His hands had fisted. Why? So he wouldn’t touch her? She rather liked the feel of his warm, calloused fingertips on her skin.

“My job is to follow Mercer’s orders.”

Like a good soldier. Always following orders. “Sometimes, you have to break orders.”

His pupils had widened, the darkness swallowing the blue of his eyes. His gaze was back on her mouth.

He definitely felt the same awareness that she did.

Only he wasn’t coming any closer to her.

Fine. She’d get closer to him.

She sucked in another deep gulp of that precious oxygen, and then she was sliding closer to Cale. Her fingers rose and pressed against his chest. He’d ditched the tux and wore a dark T-shirt and jeans. Beneath the thin cotton of the T-shirt, she could easily feel the hard strength of his muscles.

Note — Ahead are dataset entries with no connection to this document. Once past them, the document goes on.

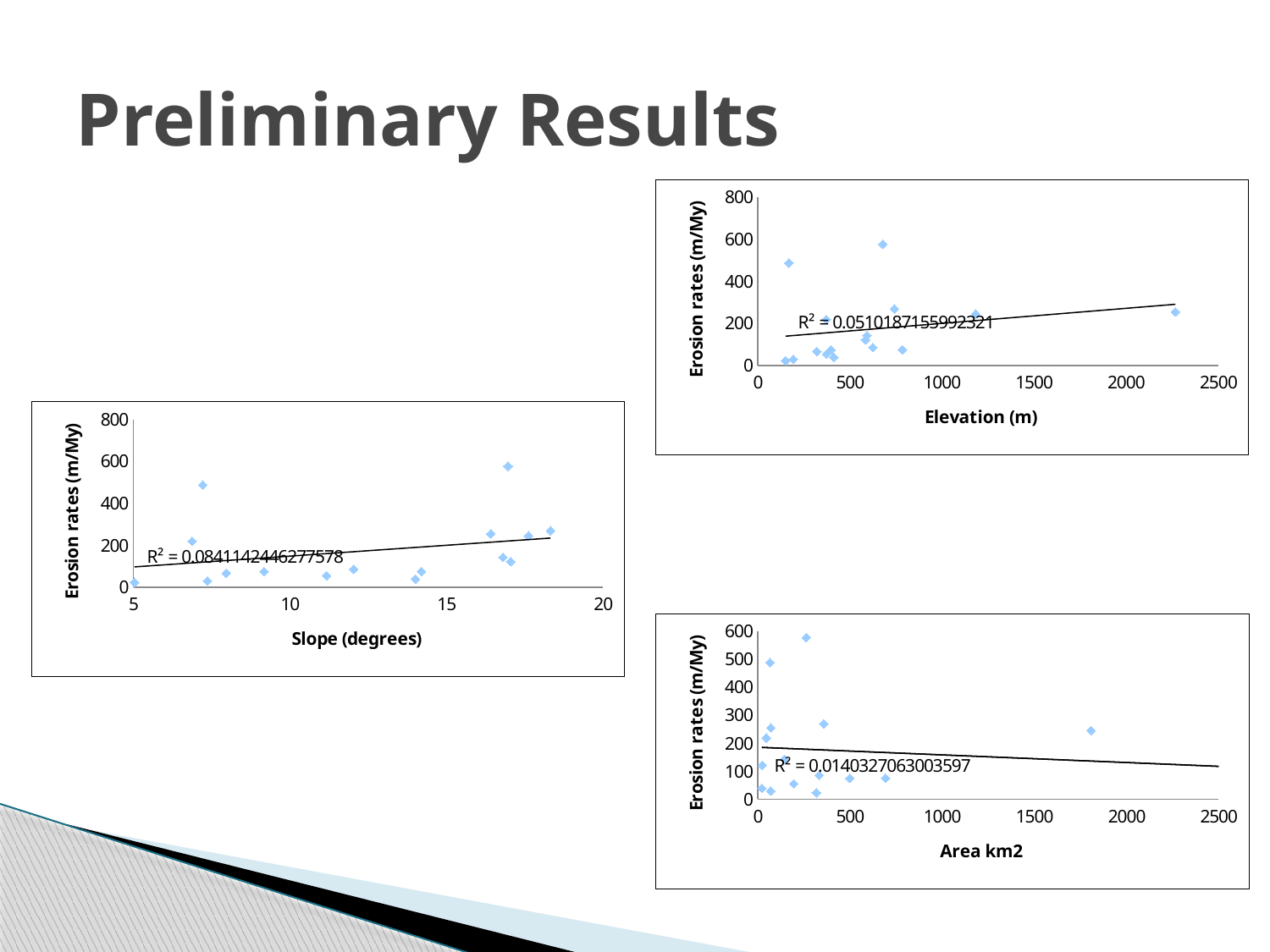
In the chart with x-axis 'Slope (degrees)', is the erosion rate of the highest point greater or less than 400? greater In the chart with x-axis 'Area km2', does the trendline rise or fall as area increases? fall Which of the three charts has the highest printed R² value? the Slope (degrees) chart What is the y-axis label shared by all three charts? Erosion rates (m/My) In the chart with x-axis 'Elevation (m)', what R² value is printed? R² = 0.0510187155992321 In the chart with x-axis 'Area km2', what R² value is printed? R² = 0.0140327063003597 In the chart with x-axis 'Elevation (m)', does the trendline rise or fall as elevation increases? rise In the chart with x-axis 'Area km2', is the erosion rate of the point near 1800 km2 greater or less than 200? greater Which of the three charts has the lowest printed R² value? the Area km2 chart What kind of chart is the chart with x-axis 'Slope (degrees)'? scatter chart In the chart with x-axis 'Slope (degrees)', what R² value is printed? R² = 0.0841142446277578 How many charts are shown on the slide? 3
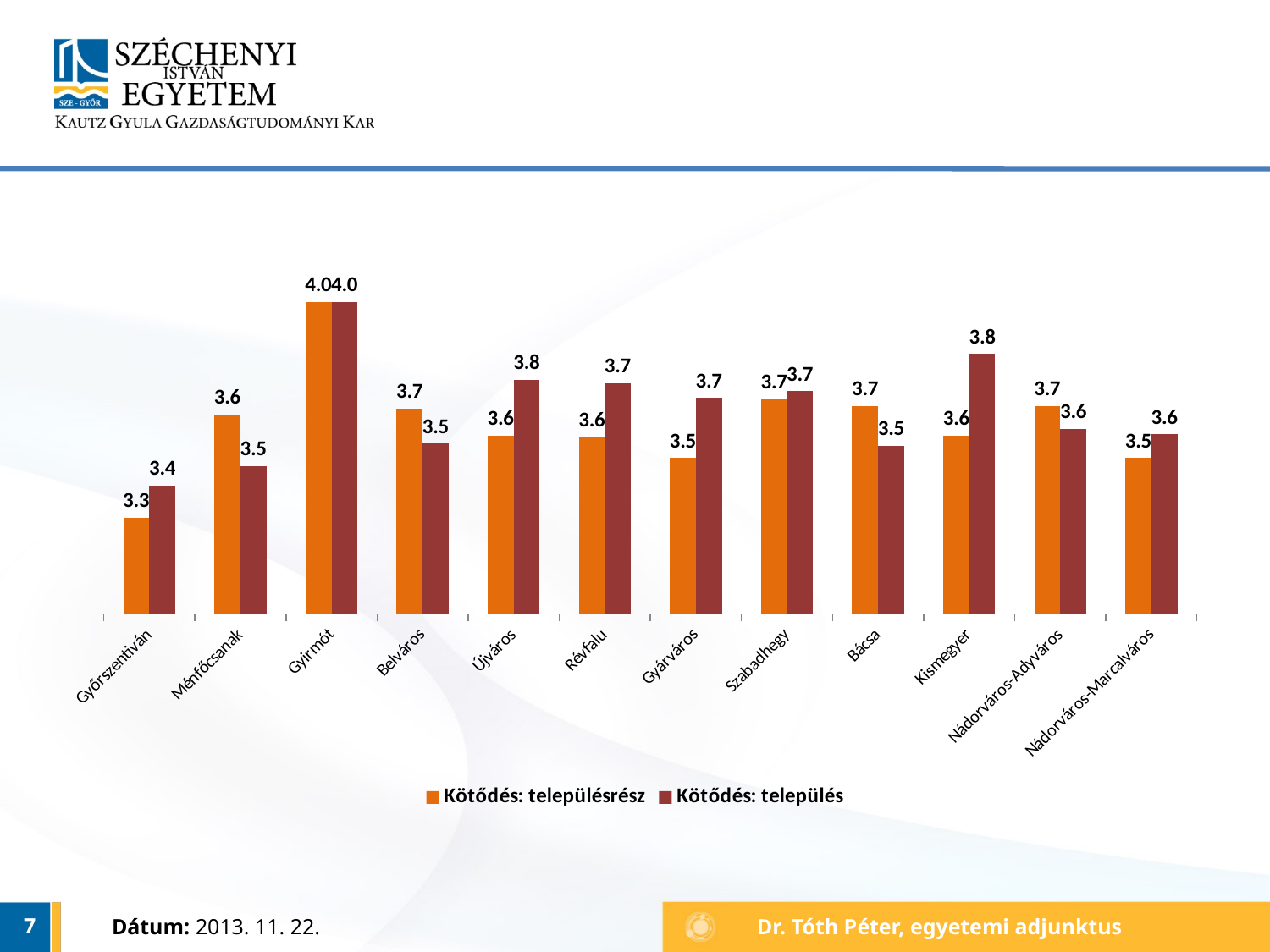
What kind of chart is shown on the slide? Bar chart For Gyárváros, which is larger: Kötődés: településrész or Kötődés: település? Kötődés: település Which category has the highest value for Kötődés: településrész? Gyirmót What is the value of Kötődés: település for Kismegyer? 3.8 How many series does the legend list? 2 How many categories are shown on the x axis? 12 What is the value of Kötődés: településrész for Belváros? 3.7 For Bácsa, which is larger: Kötődés: településrész or Kötődés: település? Kötődés: településrész Which category has the lowest value for Kötődés: település? Győrszentiván What is the value of Kötődés: településrész for Győrszentiván? 3.3 What is the difference between Kötődés: település and Kötődés: településrész for Újváros? 0.2 What is the difference between Kötődés: településrész and Kötődés: település for Belváros? 0.2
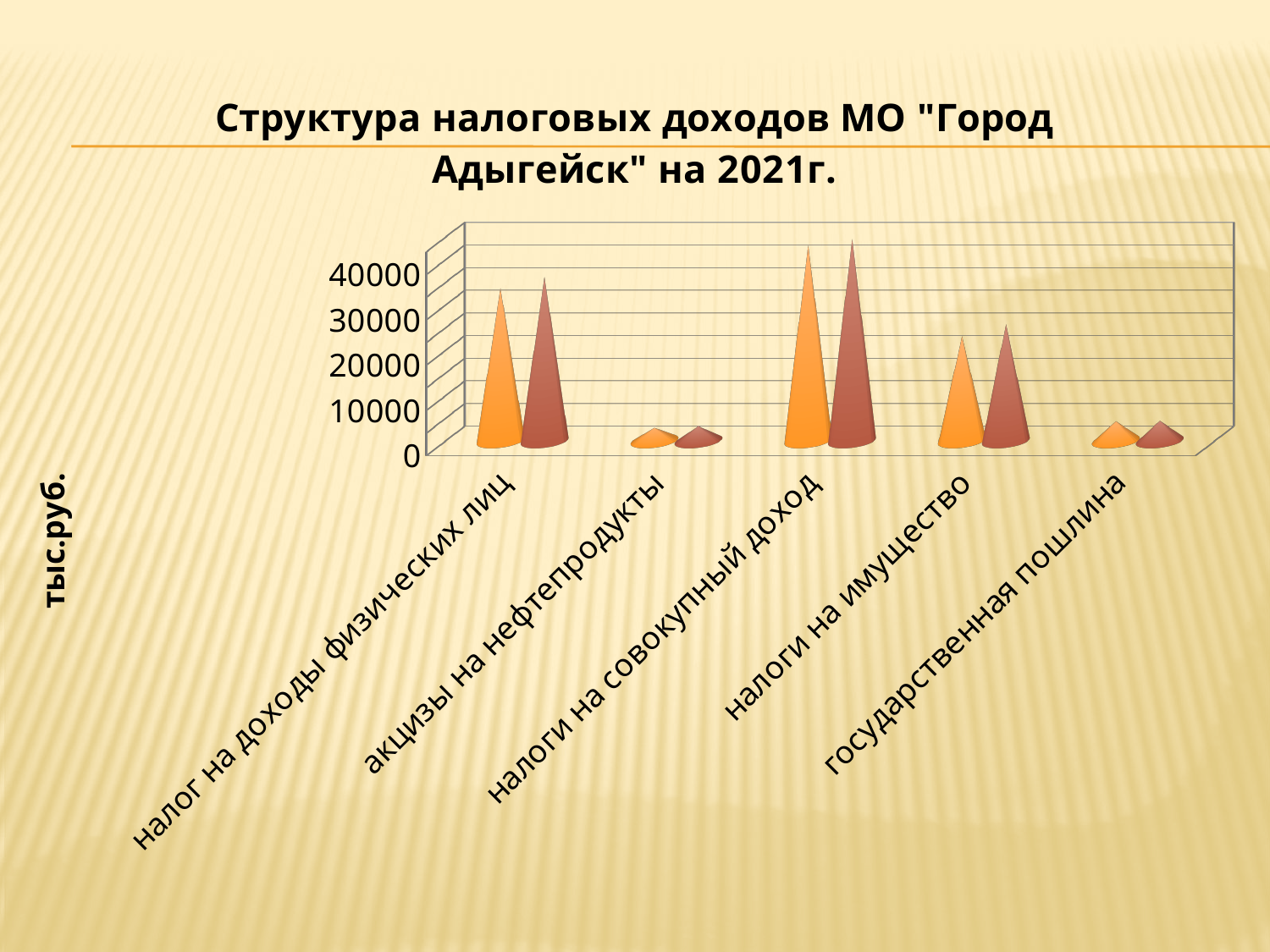
What kind of chart is shown on the slide? bar chart Is the value of the orange bar for налоги на имущество greater or less than 30000? less Is the value of the brown bar for налоги на совокупный доход greater or less than 40000? greater Is the value of the orange bar for государственная пошлина greater or less than 10000? less How many tax categories are shown on the x axis of the chart? 5 What unit is given on the vertical axis label of the chart? тыс.руб. Which is larger in the brown series: налоги на совокупный доход or налог на доходы физических лиц? налоги на совокупный доход Which is larger in the orange series: налог на доходы физических лиц or налоги на имущество? налог на доходы физических лиц Which category has the highest values in the chart? налоги на совокупный доход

Someone liked to work out. A lot.

“Help me,” she said, glancing up at him. “Please, Cale.” Then, because it was what she wanted, and she hadn’t taken what she wanted in so very long, Cassidy pushed up onto her toes and put her mouth against his.

At first, he didn’t move. Not even an inch.

His lips were firm and cool beneath hers, and his body was rock hard. Her mouth moved lightly against his.
Please, don’t let this be a mistake. Don’t let it be—

His hands lifted, locked around her and hauled her against him. Their bodies pressed tightly together and his mouth
took
hers.

His lips parted. So did hers. His tongue thrust into her mouth, and, oh, wow, but the agent could sure kiss. Her knees did a little jiggle as she pressed even closer to him.

Heat uncurled in her stomach, a long-denied need that had been buried for too long. But this man, with his strength and the aura of danger that clung to him like a second skin, he made her feel. He made her burn.

He made her want.

Her arm wasn’t hurting anymore. Or, if it was, she sure didn’t feel the pain. All she could feel was him, surrounding her, making the desire that she felt for him grow ever stronger.